# Excerpt provided
━━━

The following items were taken from past editions of the Townsman.

 

100 years ago — Jan. 2, 1920

Ice cutting has begun and the People's Ice Company is filling the houses of W.M. Wood in Frye Village. Mr. Nuckley hopes to begin cutting his own supply at Pomps Pond late this week.

The first arrest in connection with the discovery of an alleged illegal still in Andover was made on Monday of this week. The case began with the discovery of three half-gallon jugs of Syrian whiskey, known as arak, and 20 25-pound cases of raisins in a milk storehouse run by Mr. Yaksoulian at 40 Valley St., Lawrence, and used by Aaron Kasabian, a milk dealer from West Andover. When police discovered the raisins and arak in the storehouse, Yaksoulian was questioned and told police about the still in West Andover. Officer Frye was called to go with the Lawrence police to search the Kasabian premises, just off Chandler Road. There police found seven gallons of arak ready for sale, 40 gallons being brewed, and a bottle of anise oil used to give flavor. The case will probably be transferred to federal authorities.

 

75 years ago — Jan. 4

Selectmen have renewed all liquor licenses for the coming year that were held locally during 1944. The fee for a full license is $250, and beer and wine licenses are $100. Three full package store licenses were issued as follows: James E. Greeley Co., Joseph McNally, manager, 11 Barnard St.; John J. Driscoll and Paul Carey, doing business as Driscoll's Package Store, 5 Post Office Ave.; and Martha Robinson, d/b/a Shawsheen Market, 2 Riverina Road.

First Lt. Frederic A. Stott of the Marine Corps, son of Mr. and Mrs. Frederic W. Stott, was wounded during the invasion of Saipan and has been awarded the Purple Heart. Lt. Stott's tank received a direct hit by Japanese shell fire and he was thrown out of the tank and injured, but continued to direct the attack.

Stanley Forsyth of Barnard Street was struck by a hit-and-run driver last Sunday night and an investigation by the Andover police followed. An alert bystander supplied the license plate number of the truck which allegedly struck the victim from the rear as he was walking down Main Street toward the square.

━━━

# What to work on
According to the Townsman excerpt, what was the fee for a full liquor license?

# Material

━━━

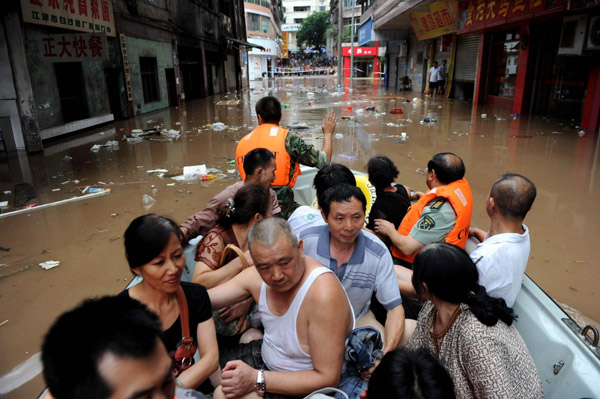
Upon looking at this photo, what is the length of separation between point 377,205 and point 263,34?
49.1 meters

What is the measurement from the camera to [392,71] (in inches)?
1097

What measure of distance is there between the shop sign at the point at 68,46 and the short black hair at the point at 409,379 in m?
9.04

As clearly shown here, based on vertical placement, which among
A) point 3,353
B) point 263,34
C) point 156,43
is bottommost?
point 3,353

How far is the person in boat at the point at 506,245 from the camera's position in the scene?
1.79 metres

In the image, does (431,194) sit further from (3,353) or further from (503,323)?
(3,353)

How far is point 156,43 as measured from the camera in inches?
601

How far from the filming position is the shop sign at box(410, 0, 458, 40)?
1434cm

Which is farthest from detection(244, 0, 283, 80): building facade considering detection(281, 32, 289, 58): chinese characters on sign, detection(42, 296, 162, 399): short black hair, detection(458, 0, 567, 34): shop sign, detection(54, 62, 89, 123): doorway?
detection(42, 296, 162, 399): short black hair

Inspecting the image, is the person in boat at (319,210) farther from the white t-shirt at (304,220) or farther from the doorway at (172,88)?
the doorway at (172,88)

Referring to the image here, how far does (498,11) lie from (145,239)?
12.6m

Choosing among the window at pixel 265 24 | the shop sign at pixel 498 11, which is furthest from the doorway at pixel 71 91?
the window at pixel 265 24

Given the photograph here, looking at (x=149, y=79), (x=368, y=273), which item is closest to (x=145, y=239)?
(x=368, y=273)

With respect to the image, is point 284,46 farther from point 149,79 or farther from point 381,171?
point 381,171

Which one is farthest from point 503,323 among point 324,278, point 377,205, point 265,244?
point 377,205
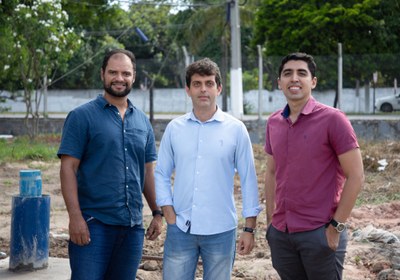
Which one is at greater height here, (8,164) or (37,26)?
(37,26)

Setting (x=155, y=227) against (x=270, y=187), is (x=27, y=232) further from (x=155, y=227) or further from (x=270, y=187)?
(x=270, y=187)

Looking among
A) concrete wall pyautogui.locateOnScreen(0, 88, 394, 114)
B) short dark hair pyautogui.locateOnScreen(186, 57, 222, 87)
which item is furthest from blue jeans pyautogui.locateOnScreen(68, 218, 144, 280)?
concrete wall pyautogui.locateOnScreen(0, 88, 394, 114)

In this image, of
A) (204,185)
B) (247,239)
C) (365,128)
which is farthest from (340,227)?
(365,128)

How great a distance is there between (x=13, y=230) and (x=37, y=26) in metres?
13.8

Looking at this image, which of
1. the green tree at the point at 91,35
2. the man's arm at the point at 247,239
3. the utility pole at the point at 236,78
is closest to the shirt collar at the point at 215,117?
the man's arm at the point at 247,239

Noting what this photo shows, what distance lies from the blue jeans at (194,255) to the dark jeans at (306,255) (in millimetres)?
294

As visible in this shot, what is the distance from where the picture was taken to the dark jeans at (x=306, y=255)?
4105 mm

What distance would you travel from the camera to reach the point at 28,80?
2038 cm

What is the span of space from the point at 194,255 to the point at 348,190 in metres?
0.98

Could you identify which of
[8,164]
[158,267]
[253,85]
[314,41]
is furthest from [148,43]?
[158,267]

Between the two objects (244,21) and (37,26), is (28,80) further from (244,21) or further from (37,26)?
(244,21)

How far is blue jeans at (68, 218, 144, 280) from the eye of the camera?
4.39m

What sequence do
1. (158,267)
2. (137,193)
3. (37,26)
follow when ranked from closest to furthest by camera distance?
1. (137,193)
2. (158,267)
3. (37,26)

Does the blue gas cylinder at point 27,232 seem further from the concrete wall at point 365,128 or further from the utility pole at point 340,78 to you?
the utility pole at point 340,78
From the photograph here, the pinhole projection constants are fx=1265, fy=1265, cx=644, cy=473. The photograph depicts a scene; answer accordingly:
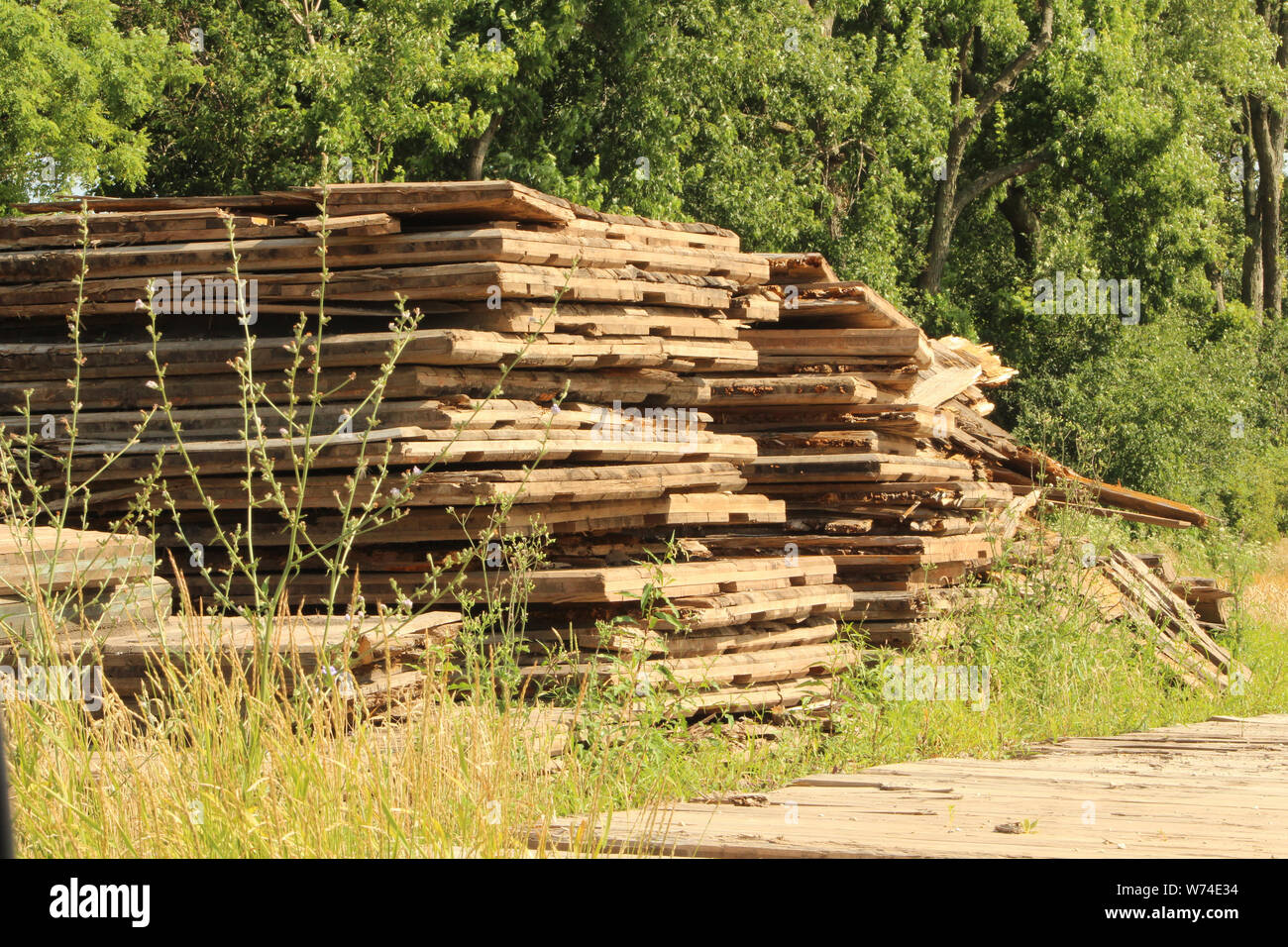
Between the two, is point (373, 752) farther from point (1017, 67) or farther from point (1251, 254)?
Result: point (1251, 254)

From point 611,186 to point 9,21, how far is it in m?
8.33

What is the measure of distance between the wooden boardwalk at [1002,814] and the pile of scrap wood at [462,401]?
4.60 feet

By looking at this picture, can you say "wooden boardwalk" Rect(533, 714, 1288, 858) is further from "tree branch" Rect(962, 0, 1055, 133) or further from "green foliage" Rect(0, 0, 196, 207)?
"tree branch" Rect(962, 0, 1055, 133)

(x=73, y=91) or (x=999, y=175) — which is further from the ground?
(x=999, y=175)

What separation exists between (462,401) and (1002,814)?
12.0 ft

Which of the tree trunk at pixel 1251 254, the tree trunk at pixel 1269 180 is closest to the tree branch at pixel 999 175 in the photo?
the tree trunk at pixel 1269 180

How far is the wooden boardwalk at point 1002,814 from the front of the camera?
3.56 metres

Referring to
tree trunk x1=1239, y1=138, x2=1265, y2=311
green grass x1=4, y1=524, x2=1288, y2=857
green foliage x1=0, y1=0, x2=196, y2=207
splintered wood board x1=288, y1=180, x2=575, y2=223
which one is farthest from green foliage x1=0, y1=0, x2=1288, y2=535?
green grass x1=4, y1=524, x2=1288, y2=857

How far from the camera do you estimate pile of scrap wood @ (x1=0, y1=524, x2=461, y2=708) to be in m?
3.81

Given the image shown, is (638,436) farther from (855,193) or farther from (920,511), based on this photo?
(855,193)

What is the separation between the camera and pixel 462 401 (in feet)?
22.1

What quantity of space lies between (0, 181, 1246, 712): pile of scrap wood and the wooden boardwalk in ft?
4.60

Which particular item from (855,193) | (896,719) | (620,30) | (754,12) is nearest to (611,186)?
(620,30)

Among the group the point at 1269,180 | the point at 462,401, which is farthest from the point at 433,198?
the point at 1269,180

━━━

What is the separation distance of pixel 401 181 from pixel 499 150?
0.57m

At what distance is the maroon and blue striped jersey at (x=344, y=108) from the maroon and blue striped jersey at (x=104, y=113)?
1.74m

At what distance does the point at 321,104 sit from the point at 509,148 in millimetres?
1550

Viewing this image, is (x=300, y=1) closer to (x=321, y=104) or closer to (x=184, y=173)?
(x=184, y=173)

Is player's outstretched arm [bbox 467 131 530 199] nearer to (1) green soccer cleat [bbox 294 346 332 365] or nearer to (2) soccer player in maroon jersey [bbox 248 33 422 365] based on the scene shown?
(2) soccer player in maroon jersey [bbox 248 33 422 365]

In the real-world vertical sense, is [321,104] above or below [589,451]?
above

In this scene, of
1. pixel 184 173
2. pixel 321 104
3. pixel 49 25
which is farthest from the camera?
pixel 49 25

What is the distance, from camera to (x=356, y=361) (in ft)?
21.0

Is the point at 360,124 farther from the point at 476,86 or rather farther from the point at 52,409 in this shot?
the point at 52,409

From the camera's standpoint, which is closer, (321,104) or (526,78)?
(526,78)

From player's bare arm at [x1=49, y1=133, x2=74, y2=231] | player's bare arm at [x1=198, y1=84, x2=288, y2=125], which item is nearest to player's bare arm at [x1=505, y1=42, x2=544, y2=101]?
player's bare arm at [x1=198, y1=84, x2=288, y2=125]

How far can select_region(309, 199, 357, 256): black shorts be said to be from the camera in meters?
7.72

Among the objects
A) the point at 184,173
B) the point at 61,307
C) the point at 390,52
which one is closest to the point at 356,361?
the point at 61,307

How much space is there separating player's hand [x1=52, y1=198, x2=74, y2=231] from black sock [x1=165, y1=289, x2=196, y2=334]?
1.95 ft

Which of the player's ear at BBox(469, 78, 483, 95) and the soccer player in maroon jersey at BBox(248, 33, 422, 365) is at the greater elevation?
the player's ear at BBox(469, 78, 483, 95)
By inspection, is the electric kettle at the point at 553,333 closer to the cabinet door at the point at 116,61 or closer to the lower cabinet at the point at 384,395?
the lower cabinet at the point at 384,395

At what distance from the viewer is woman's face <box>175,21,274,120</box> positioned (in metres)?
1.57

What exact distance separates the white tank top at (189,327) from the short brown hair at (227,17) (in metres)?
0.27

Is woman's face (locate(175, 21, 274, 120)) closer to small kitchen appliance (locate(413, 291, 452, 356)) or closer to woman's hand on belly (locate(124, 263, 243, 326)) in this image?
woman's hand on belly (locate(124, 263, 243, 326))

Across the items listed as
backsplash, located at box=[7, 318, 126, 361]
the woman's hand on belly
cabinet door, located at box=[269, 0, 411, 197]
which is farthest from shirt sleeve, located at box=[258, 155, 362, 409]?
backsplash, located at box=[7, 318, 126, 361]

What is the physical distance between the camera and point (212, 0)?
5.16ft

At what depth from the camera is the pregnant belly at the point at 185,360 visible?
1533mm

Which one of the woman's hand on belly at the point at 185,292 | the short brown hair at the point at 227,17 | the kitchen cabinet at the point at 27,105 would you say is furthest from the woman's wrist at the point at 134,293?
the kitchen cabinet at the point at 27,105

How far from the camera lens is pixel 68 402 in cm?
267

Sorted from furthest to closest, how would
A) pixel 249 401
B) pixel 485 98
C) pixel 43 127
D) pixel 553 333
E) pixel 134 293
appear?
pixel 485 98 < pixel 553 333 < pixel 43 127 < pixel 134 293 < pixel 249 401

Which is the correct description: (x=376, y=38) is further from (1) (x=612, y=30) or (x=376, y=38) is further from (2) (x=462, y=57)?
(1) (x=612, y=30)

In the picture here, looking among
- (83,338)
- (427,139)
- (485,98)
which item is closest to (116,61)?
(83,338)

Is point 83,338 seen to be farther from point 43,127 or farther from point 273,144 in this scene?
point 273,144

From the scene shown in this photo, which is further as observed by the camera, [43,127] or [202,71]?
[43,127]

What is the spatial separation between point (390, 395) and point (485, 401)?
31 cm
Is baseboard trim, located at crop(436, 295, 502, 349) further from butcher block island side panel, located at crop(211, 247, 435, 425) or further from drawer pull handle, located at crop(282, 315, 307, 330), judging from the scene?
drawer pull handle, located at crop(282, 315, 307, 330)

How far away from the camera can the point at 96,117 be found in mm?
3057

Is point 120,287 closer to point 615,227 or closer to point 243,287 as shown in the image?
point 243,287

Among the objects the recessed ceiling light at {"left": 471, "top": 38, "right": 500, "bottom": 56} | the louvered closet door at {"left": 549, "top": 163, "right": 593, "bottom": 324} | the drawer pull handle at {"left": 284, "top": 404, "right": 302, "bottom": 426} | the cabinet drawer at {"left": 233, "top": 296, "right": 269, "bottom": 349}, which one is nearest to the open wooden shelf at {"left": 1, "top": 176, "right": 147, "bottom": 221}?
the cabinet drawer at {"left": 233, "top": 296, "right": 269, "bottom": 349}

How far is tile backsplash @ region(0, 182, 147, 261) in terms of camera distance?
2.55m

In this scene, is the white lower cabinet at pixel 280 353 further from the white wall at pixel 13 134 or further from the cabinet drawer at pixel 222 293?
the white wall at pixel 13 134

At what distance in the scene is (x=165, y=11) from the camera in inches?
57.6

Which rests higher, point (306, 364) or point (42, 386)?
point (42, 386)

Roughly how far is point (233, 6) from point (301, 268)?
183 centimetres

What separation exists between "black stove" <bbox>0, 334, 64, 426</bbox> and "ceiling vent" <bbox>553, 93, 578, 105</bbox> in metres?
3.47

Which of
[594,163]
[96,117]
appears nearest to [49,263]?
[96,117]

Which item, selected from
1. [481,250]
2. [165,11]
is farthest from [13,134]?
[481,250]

━━━

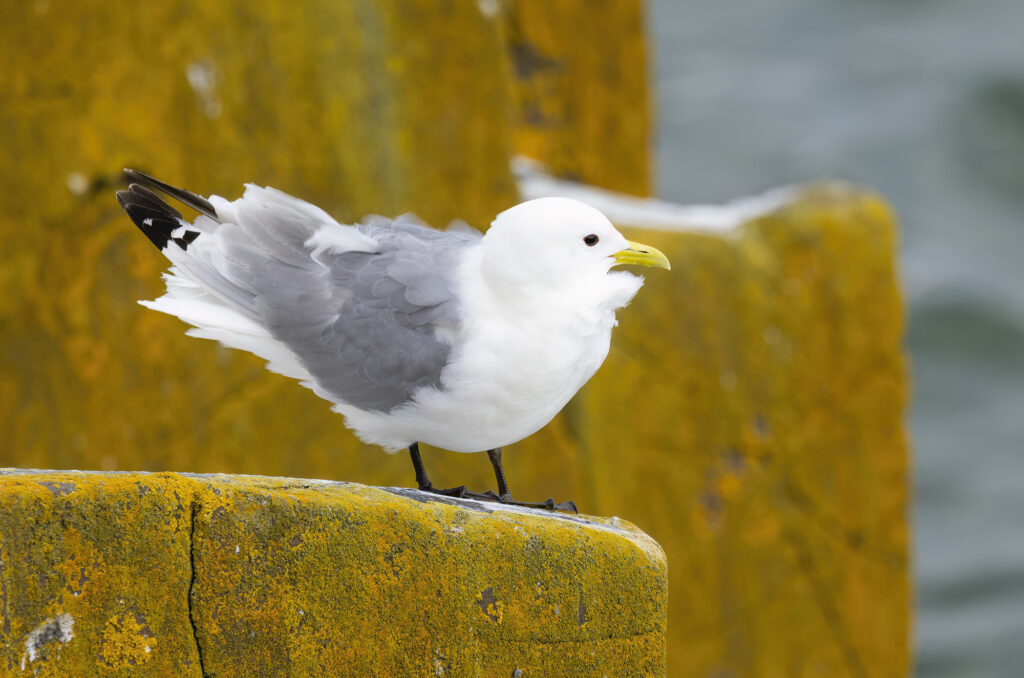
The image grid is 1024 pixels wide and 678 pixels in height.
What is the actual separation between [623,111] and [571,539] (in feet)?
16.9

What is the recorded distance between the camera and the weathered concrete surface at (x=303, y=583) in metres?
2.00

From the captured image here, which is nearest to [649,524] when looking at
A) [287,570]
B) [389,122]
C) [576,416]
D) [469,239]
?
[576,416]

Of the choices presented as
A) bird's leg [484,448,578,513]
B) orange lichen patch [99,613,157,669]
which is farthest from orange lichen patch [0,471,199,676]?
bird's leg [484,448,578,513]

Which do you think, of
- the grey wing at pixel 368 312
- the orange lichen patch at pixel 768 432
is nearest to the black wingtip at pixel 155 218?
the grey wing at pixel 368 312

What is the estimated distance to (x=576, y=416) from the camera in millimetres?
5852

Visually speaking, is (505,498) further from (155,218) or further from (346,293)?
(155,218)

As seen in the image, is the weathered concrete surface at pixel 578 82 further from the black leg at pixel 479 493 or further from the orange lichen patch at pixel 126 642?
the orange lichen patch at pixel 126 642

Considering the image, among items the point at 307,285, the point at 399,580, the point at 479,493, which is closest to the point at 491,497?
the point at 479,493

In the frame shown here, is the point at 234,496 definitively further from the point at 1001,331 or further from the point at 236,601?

━━━

# Reply
$250